Check back to see the progress of a field bunkertrip to Ukraine.
06:10 – train arrives Nykoping station to take me to Arlanda airport.
Plenty of time at Arlanda and fligth off at time as well. Flew over Uppsala and Norrköping air flotillias, as well as the airbase at Eskilstuna before entering clouds. Thai jumbo was at Arlanda, hopefully also on Monday when getting back so no volcano is stopping me.
18:00 (local time)
I’m now waiting for the rest of the gang to join at the airport in Kiev. They are an hour late so I have an hour left before anything happens.
Probably the last report for today.
* Play Springsteen’s “Roulette” on the mobile phone while in the Chernobyl inner zone.
* Get out of the Chernobyl inner zone.
19:00 – I’m now done with both these missions. After roughly 6h in the zone we are now quite beet in the minibus back in Kiev. An amazing and spooky day with loads of experiences and photos. It is too much to type from the mobile so I’m letting some pictures talk for themselves.
The evening went past quickly with a beer or two. Weather has been good, only one thunder and a short rain in the zone. Approx. 25 degrees. We stayed around Indepence quare where our Hotell Ukraine is. They actually shut the lights out at midnight on the square, hinting us to go to bed! Btw, if you are drinking a beer in the square, don’t forget the brown paper bag to hide the bottle!
09:30 – on a 350 km minibus trip to the missile museum. Crowded with all the luggage.
20:30 – After 4h over and underground in a misile museum we are now waiting for the train down to Crimea from the town close to the museum. We are probably the first foreigners this year, or the look of the locals.
Highlight today was the elevator down 35 meters in the missile command post.
* Find the way to Pervomaysk missile base museum SW of Kiev.
* Board the night train down to Crimea.
088:30 – roughly one hour left through Crimea on a very budget sleeper. All bunk in the same big compartmengt, similar to old dormitories at Swedish youthhostels. Quite warm as well so we stayed up ungtil midnight in the end of our coach to get some fresh air.
* Explore the submarine base at Balaklava.
On arrival to Simferopol train station a few went off to book a hotel for the next coming night when we are returning to Simferopol. We also got a minibuss for everyone to go to Balaklava,
Another hazzle started in Balaklava when the ordinary hotel that is used on these tours didn’t have room for everyone so the group splitted on both sides of the small bay. I stayed just side-by-side with the sub-mountain – actually between the two entrances so behind me there was a hole in the mountain.
A very nice small town with good food.
In the evening I and Jon did a taxi trip as a pre-scout out to Object 221 to find it and check it out very quickly. This is what we found when we climbed the mountain.

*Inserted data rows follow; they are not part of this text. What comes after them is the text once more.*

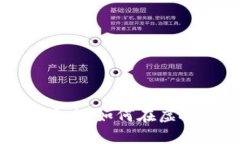 揭秘区块链游戏策略：如何在虚拟世界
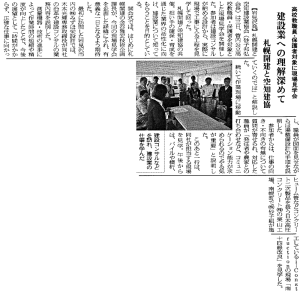20180807_北海道通信_南14線見学会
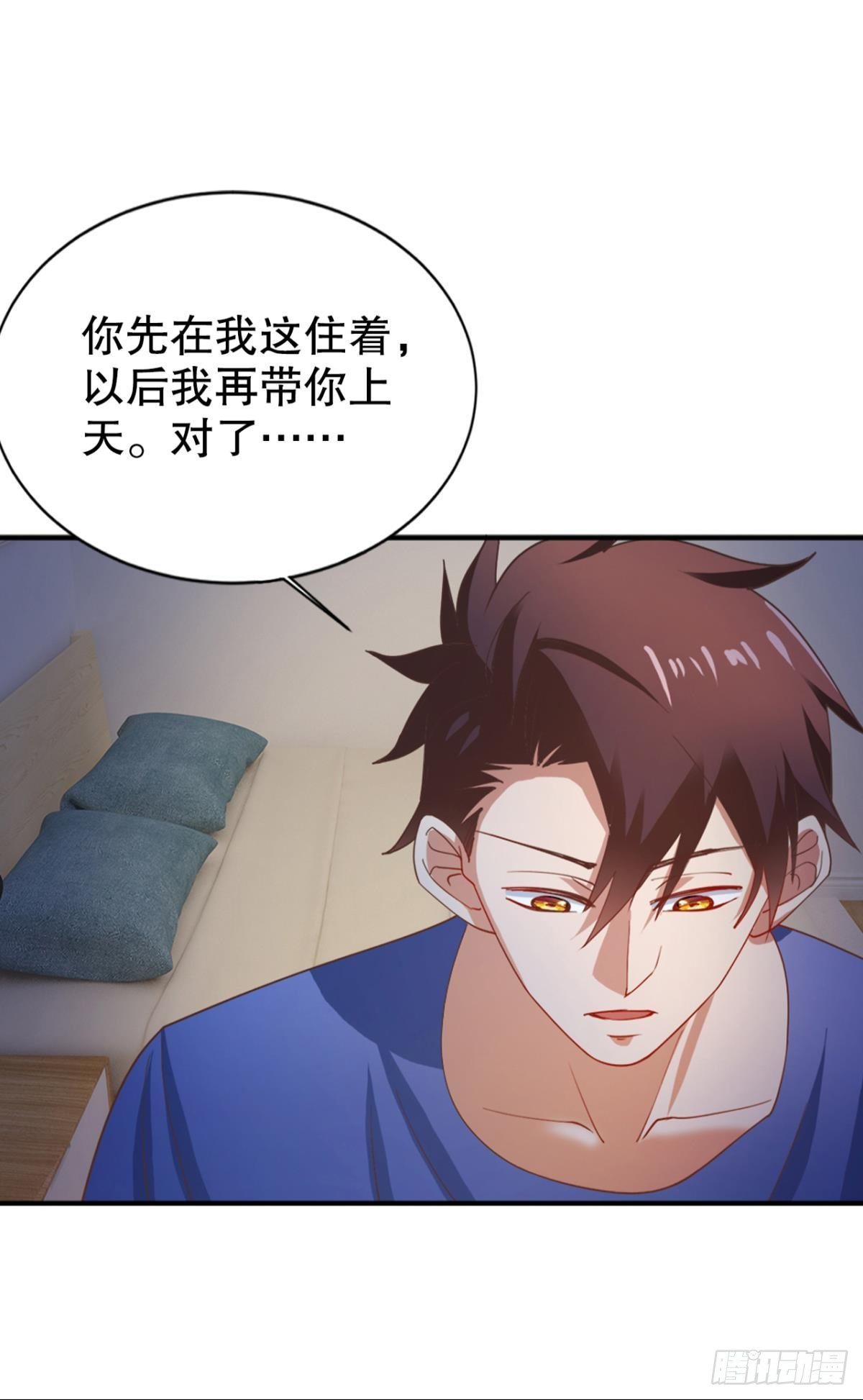 兵解成仙-第19话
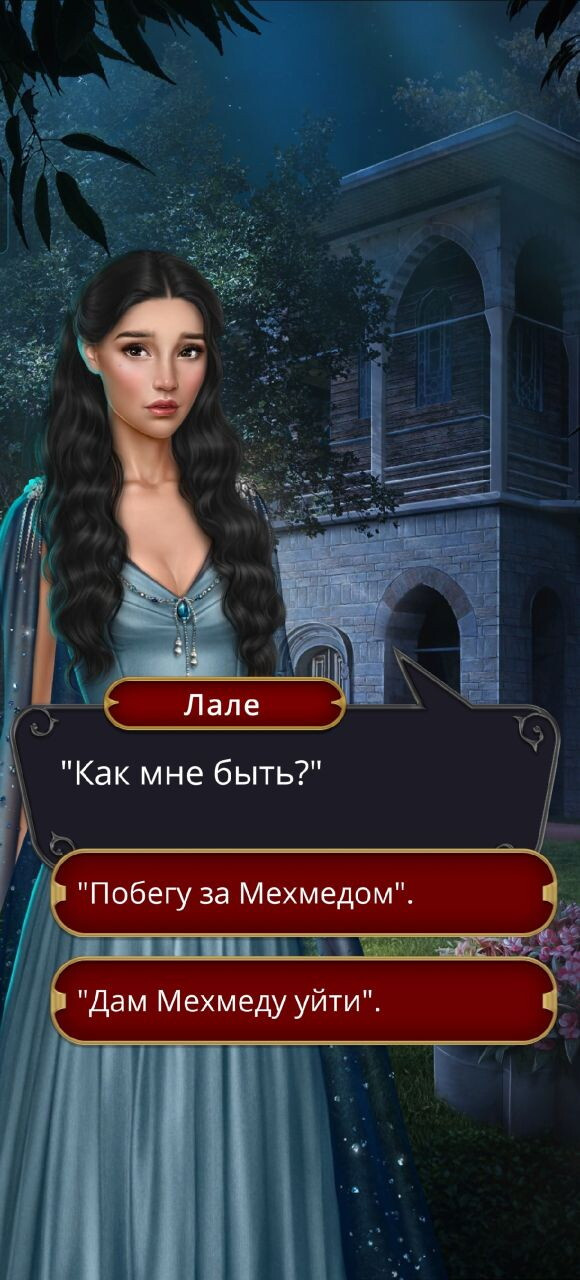 Там Алмазная лихорадка в разгаре)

We entered the site via this entrance and then started to walk. After some 400 m we came to the start of the bunker and then we turned back and went out the same entrance tunnel. We had come across a very big system and wanted to explore it more tomorrow.
* Get into object 221 outside Sevastopol.
First off, after breakfast we climed a hill just ouside Balaklava for a old Soviet gun battery just on the cliffside to the black Sea. 4 gun emblacements interlinct with underground tunnel system and 2 more gun sites as isolated sites. A very good morning.
After lunch the whole gang borded the buss and headed for 221. As it was a mixed group with not only bunkerfreeks like me it was interesting to see how some changed from sceptic to enthusiasts after the visit. We explored the majority of the site but it is so huge it needs a full day.
On the way back in the evening towards Simferopol.
* Get up early to catch the plane back to Kiev.
On the Wizz plane taxing out off Simferopol. This was a huge airport size-wize with the taxi area miles from the runway.
After arrival at Kiev we splitted the group for the last time and I headed with a smaller group to a airmuseum at the old airport at Kiev. An amazing collection of old Russian planes, both civilian and military.